Quando Deus nos escolhe, Ele também aponta a direção que devemos olhar, mas não estabelece limites práticos, pois é exatamente o alcance da nossa visão que determina o território a ser conquistado. É tudo uma questão de ponto de vista.

Quando os espias retornaram com seu relatório, dez deles estavam aterrorizados com o tamanho dos filhos de Anaque, verdadeiros “gigantes” que faziam homens comuns se sentirem como insetos. Josué e Calebe, por outro lado, olhavam a situação sob outra perspectiva. Eles se focavam nas uvas.

Historicamente os hebreus sempre foram apreciadores de um bom vinho, e isso demandava o cultivo de vinhedos de boa qualidade. Assim, enquanto os espias só conseguiam enxergar o problema, analisando como eram fortes e poderosos os habitantes da terra, Josué e Calebe se atentaram ao fato que eram necessários “dois” daqueles homens para carregar um único cacho de uva produzido na região.

Muitas vezes, problema e solução são faces distintas do mesmo prisma, e assim, a interpretação do custo-benefício depende de “quem” e “como” se olha para ele.

Conta-se que o dono de uma loja de sapatos enviou dois de seus vendedores para uma cidade do interior. Um deles, ao chegar, verificou que os moradores andavam descalços. Imediatamente voltou para casa, imaginando que ninguém se interessaria em comprar sapatos por ali. O outro vendedor, ao constatar a mesma situação, abriu um sorriso largo e falou consigo mesmo:

- Ninguém nesta cidade tem sapatos.... Vou vender que nem água!

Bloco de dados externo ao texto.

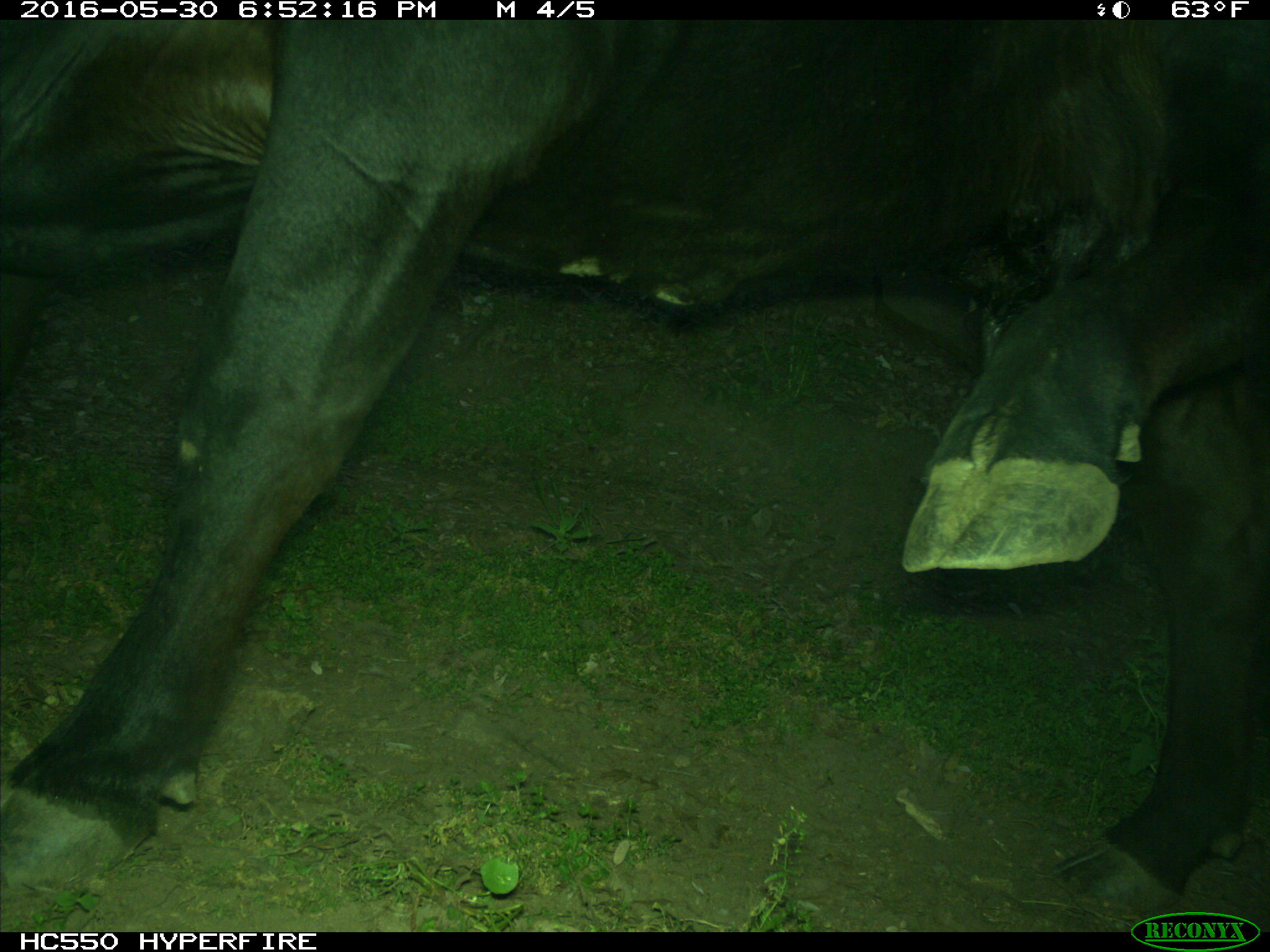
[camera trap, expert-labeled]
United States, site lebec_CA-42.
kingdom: Animalia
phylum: Chordata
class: Mammalia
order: Artiodactyla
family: Bovidae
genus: Bos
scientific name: Bos taurus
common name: domestic cow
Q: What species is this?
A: Bos taurus (domestic cow).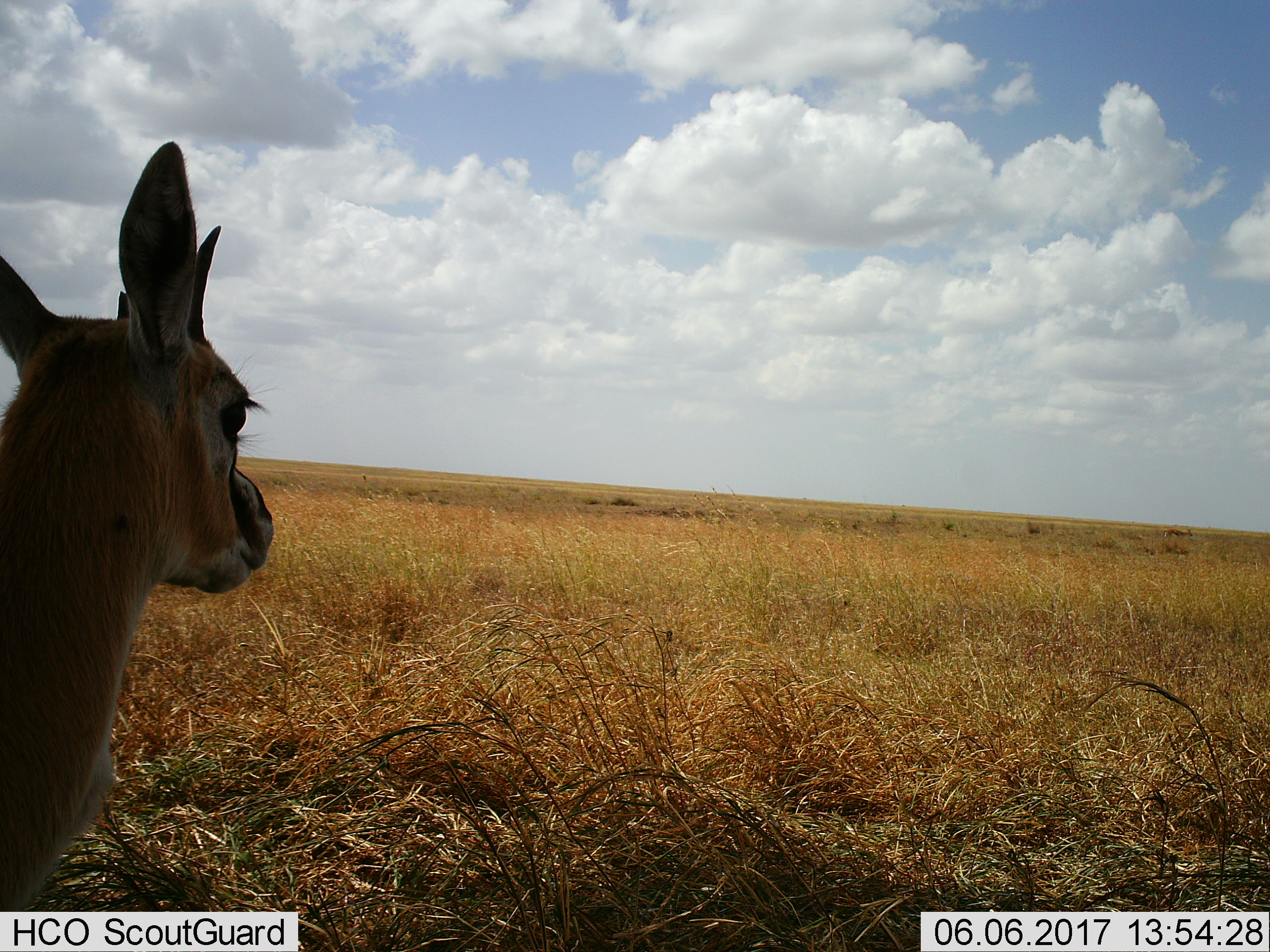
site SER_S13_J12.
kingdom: Animalia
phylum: Chordata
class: Mammalia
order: Artiodactyla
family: Bovidae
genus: Eudorcas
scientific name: Eudorcas thomsonii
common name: thomson's gazelle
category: gazellethomsons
Gazellethomsons (thomson's gazelle) (Eudorcas thomsonii), count 1. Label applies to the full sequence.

Josué e Calebe enxergaram oportunidades onde outros viam impossibilidades.  Ao olhar apenas para os fatos e as evidências humanas, toda uma nação foi corroída pela descrença. Os dois, porém, mantiveram seus olhos voltados para Deus, focados na promessa, certos que o “EU SOU” não abandonaria sua grande obra pela metade.

Sob a liderança visionária de Josué, os israelitas reconquistaram as terras de seus patriarcas, vencendo muitas batalhas na força do Senhor. Um dos líderes mais expoentes deste avanço em Canaã foi exatamente Calebe, que liderando uma tribo formada por 76.500 judeus, ocupou boa parte da região sul de Canaã, tomando posse dos territórios que formaram a Judeia.

Após cinco anos de campanhas, Calebe viveu plenamente a promessa, quando finalmente recebeu por herança o monte Hebrom. Antes, porém, precisou realizar uma limpeza territorial, expulsando da região tribos hostis e povos pagãos, sendo que entre eles estavam os anaquins Sesaí, Aimã e Talmai, os mesmos gigantes que causaram tanto pavor nos dez espias que foram sepultados no deserto.